Brushing after every meal and flossing at least once a day are the best ways to keep your teeth and gums healthy. Go one step further with an alcohol-free rinse and a tongue scraper which both remove bacteria, Banker said.
Go to the dentist.
According to the same ACOG report, between 2007 and 2009, 35 percent of women had not seen a dentist within the past year and more than half had not seen one during pregnancy either. Experts agree that if you’re trying to become pregnant or undergoing infertility treatment, getting your oral health in check beforehand is a no-brainer.
Get cleanings every 6 months or more.
Research shows there is no risk having routine dental care during pregnancy, and dental cleanings are your best line of defense. Every 6 months is ideal, but your dentist may recommend more frequent cleanings especially if you have a history of gingivitis or periodontal disease.

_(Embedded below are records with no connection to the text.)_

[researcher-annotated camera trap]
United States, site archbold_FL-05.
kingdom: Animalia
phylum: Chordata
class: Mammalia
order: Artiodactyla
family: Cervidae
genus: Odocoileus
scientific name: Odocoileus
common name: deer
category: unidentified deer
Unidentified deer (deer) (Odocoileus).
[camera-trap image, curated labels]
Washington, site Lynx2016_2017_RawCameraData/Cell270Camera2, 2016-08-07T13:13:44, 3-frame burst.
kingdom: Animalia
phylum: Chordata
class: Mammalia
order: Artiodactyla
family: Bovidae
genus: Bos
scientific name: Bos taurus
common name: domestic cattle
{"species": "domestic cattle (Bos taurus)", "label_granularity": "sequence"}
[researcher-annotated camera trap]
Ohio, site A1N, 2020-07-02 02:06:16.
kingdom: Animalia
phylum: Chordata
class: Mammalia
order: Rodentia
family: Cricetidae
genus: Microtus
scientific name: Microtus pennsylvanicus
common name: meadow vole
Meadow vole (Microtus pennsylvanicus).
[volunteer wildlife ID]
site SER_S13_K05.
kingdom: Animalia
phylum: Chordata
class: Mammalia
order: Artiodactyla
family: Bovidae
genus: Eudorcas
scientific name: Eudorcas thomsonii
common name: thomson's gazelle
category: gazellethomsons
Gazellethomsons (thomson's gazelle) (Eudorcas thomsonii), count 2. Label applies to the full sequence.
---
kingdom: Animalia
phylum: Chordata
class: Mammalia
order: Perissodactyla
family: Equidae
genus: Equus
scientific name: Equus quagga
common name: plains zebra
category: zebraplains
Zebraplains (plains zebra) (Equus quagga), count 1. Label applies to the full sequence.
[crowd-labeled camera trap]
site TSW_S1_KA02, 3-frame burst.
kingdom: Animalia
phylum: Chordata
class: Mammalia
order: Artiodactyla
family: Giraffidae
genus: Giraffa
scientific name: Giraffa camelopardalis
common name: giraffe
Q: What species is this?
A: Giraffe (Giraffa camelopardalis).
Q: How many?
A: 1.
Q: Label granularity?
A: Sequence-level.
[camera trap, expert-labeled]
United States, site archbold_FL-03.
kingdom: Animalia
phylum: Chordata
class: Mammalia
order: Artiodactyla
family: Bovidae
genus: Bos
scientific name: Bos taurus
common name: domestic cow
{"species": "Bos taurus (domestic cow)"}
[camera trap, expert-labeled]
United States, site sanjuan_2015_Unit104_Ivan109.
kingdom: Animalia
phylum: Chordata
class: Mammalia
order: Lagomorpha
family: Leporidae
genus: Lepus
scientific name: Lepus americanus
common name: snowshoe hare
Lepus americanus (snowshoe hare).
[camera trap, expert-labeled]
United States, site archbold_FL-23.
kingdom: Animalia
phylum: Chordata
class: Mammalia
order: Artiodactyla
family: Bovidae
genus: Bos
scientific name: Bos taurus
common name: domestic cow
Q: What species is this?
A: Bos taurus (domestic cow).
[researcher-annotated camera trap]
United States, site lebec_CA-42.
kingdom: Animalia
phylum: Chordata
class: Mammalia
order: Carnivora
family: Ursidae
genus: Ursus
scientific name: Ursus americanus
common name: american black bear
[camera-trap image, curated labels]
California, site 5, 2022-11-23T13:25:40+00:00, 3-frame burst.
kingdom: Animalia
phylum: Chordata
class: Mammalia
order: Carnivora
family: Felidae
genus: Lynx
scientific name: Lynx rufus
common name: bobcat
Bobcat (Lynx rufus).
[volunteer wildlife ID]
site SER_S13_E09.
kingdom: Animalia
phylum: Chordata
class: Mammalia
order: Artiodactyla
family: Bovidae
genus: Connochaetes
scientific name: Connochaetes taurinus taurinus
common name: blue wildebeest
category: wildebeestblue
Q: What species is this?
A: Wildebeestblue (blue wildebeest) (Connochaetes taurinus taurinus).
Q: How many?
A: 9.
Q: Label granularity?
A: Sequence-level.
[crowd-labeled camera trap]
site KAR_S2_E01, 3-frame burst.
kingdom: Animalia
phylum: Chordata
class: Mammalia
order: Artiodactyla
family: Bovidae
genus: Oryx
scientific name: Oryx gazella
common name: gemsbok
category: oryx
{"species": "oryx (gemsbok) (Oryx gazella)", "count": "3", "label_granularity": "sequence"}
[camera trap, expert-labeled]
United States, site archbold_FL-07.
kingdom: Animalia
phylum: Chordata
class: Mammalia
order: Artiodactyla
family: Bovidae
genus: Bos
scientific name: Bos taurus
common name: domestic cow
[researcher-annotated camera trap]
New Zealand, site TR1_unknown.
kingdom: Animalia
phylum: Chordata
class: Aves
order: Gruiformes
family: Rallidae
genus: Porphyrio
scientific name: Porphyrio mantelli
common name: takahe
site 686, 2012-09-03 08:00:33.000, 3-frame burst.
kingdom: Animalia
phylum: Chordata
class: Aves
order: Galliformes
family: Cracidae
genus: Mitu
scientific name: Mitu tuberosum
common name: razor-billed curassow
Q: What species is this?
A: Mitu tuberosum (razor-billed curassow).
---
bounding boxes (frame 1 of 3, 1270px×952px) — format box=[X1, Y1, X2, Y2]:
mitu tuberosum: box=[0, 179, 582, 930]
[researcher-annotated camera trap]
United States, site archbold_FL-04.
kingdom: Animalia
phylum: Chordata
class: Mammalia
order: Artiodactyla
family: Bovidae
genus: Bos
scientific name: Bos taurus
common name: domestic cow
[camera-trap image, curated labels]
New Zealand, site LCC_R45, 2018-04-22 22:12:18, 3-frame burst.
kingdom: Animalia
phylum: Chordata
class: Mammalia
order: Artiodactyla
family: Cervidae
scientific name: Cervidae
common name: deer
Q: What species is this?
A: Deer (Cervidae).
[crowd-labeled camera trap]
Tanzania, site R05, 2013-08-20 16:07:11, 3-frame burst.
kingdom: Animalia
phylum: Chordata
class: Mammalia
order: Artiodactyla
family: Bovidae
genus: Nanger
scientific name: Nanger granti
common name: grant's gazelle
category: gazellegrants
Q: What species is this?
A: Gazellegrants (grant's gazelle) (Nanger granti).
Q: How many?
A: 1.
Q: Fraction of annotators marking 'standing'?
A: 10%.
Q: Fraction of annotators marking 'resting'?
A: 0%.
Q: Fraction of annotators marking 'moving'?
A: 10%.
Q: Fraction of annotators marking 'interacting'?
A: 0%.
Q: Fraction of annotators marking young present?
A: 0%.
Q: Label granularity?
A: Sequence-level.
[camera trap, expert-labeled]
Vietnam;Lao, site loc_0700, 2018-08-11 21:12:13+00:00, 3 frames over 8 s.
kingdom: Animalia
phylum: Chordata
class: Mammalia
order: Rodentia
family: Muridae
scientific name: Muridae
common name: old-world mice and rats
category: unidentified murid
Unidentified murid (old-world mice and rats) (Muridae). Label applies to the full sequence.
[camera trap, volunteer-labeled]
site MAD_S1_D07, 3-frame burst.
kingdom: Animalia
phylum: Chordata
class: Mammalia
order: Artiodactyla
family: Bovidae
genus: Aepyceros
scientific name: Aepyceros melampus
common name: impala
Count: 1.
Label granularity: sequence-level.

It can be a challenge to eat healthy when you’re dealing with morning sickness, but trying to avoid sticky foods and eating course, fiber-filled fruits and vegetables, nuts, and cheese can help. If you drink soda or coffee with sugar, have a cup but don’t sip on it all day, Banker said.
Chew gum and drink water.
“Saliva is the greatest natural defense mechanism that we have,” Seay said. If it’s been hours between brushing, chewing a sugar free gum with xylitol can increase the salivary flow which washes away food debris, neutralizes plaque acids, and keeps bacteria at bay. After a meal, drinking a glass of water can help too.
“If there’s an emergency, you have to deal with it,” Banker said. And the risk of infection from an untreated dental problem, like an abscess, poses a greater risk to you and your baby than the dental procedure itself. In fact, a dental infection can cause pre-eclampsia, pre-term birth, developmental delays—even miscarriage.
New ACOG recommendations say dental x-rays are safe since most dentists now use digital x-rays, which have 10 to 20 percent of the previous amount of radiation. Plus, the abdominal shield and thyroid collar, “blocks out almost—if not all—the radiation that would even get near the developing baby,” Banker said.